■ COMPITO RICHIESTO ■
Rispondi in breve a queste domande sull'intervista a Valery Borzov.
(a) Con chi vive Borzov nella capitale dell'Ucraina?
(b) Chi guida oggi il Comitato olimpico ucraino?
(c) In quale città Borzov vinse l'oro nei 100 e 200 metri?

L'intervista

Il mito Valery Borzov: «La guerra è spaventosa, all’Italia dico grazie» 

Il campione olimpico dei 100 e 200 metri è stato il primo presidente del Comitato olimpico ucraino e ci racconta la situazione che sta vivendo a Kiev


Marco Marangoni


BOLZANO. «Onorai l’Unione Sovietica ma questa guerra è spaventosa. Quando un razzo russo cade senza aver colpito nulla facciamo un grande sospiro, quasi ci rallegriamo. La guerra è la natura selvaggia del ventunesimo secolo». Emozione e tanta commozione. Così dalla sua casa a Kiev, Valery Borzov mito della velocità nell’atletica leggera, amico e rivale di Pietro Mennea.

Borzov, oggi 72 anni, vive nella capitale dell’Ucraina assieme alla moglie Lyudmila Tourischeva, una delle grandi della ginnastica artistica. Nella bacheca delle medaglie della consorte, separata da quella del marito, ci sono nove medaglie olimpiche – sei brillano d’oro vivo – e otto ori mondiali conquistati nel decennio ‘60-‘70.

Valery, primo presidente del Comitato olimpico ucraino che oggi è guidato dal mito del salto con l’asta Sergej Bubka (entrambi sono i due membri Cio in quota Ucraina), resta l'unico europeo ad aver vinto l'oro nei 100 e 200 metri nella stessa edizione delle Olimpiadi: accadde mezzo secolo fa a Monaco di Baviera.

■ DATI ■
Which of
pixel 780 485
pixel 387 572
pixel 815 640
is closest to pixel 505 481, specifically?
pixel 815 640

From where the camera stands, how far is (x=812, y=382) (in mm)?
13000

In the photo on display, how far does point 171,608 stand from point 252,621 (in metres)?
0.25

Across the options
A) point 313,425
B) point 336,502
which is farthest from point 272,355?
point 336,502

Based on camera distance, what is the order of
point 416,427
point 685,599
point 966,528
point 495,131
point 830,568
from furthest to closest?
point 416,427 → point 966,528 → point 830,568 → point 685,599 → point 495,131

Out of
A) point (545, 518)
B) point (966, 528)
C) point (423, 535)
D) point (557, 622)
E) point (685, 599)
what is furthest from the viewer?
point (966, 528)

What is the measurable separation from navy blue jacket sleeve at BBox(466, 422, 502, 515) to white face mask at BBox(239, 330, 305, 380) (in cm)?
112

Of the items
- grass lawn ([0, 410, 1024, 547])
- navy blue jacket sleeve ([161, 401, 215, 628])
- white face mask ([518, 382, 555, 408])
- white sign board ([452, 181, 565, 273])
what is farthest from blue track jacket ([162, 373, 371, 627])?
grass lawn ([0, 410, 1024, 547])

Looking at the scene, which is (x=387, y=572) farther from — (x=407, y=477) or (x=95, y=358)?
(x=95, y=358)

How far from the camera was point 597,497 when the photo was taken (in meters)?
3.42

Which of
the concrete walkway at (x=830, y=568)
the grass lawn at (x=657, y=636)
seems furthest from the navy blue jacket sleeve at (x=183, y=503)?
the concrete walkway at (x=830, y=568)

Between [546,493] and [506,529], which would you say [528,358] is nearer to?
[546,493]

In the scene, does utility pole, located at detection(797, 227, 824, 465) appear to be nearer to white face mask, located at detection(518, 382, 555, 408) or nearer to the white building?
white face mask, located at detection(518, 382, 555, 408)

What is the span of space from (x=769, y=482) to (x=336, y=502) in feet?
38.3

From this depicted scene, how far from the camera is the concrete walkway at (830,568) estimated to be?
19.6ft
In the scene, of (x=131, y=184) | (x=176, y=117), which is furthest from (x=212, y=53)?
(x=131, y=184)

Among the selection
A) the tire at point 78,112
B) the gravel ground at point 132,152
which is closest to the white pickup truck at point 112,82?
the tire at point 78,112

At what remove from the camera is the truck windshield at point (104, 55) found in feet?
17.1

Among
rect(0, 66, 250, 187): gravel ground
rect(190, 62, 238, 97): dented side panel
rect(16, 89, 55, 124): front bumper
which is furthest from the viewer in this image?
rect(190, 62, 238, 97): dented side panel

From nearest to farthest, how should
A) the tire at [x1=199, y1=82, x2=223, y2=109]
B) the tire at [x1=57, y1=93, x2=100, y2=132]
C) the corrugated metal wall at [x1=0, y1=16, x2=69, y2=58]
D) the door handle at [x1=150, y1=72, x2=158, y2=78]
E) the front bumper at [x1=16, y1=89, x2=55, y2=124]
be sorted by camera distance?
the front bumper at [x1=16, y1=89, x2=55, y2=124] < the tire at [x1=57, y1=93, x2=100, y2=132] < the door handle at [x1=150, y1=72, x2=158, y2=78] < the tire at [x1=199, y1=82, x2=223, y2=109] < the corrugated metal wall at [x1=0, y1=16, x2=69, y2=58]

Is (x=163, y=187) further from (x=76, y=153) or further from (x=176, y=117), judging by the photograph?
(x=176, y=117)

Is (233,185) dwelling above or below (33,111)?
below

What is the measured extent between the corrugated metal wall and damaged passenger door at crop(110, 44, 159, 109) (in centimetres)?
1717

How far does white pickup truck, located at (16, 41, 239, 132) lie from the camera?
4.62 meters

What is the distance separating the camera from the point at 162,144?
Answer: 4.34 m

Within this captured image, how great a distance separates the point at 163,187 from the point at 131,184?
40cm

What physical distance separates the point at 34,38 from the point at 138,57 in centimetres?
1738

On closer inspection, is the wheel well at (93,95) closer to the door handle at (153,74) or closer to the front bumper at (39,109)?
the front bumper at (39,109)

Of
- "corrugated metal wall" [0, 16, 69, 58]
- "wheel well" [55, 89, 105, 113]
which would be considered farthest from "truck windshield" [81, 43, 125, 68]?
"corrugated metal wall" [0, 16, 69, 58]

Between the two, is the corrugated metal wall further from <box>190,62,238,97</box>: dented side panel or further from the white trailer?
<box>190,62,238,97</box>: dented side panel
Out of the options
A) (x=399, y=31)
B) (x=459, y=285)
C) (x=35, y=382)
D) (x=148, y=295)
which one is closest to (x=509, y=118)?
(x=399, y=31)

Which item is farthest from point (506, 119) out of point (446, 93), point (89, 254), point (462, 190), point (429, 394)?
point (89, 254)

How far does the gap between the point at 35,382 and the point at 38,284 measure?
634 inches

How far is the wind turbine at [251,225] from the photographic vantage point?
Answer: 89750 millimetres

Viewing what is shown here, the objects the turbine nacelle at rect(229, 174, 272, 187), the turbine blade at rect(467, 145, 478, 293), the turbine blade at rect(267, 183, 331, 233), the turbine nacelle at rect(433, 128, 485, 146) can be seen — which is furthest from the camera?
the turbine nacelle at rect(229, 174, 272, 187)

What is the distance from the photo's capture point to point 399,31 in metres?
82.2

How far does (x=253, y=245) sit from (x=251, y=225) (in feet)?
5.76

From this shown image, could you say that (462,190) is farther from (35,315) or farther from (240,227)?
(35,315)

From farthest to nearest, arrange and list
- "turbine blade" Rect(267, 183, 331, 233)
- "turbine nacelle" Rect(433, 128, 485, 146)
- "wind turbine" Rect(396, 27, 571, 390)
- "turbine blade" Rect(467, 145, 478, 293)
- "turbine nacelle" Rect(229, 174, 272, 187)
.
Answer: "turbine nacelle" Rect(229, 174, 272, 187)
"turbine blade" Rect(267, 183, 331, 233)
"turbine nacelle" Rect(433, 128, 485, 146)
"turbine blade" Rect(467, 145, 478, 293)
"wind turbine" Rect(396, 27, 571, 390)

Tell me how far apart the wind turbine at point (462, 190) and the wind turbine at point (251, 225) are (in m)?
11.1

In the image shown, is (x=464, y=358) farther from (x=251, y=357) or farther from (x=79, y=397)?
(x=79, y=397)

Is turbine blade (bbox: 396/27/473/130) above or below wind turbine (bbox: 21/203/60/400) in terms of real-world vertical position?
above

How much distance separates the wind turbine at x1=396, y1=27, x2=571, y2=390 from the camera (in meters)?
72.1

■ SOLUZIONE DEL COMPITO ■
(a) Con la moglie Lyudmila Tourischeva.
(b) Sergej Bubka.
(c) A Monaco di Baviera.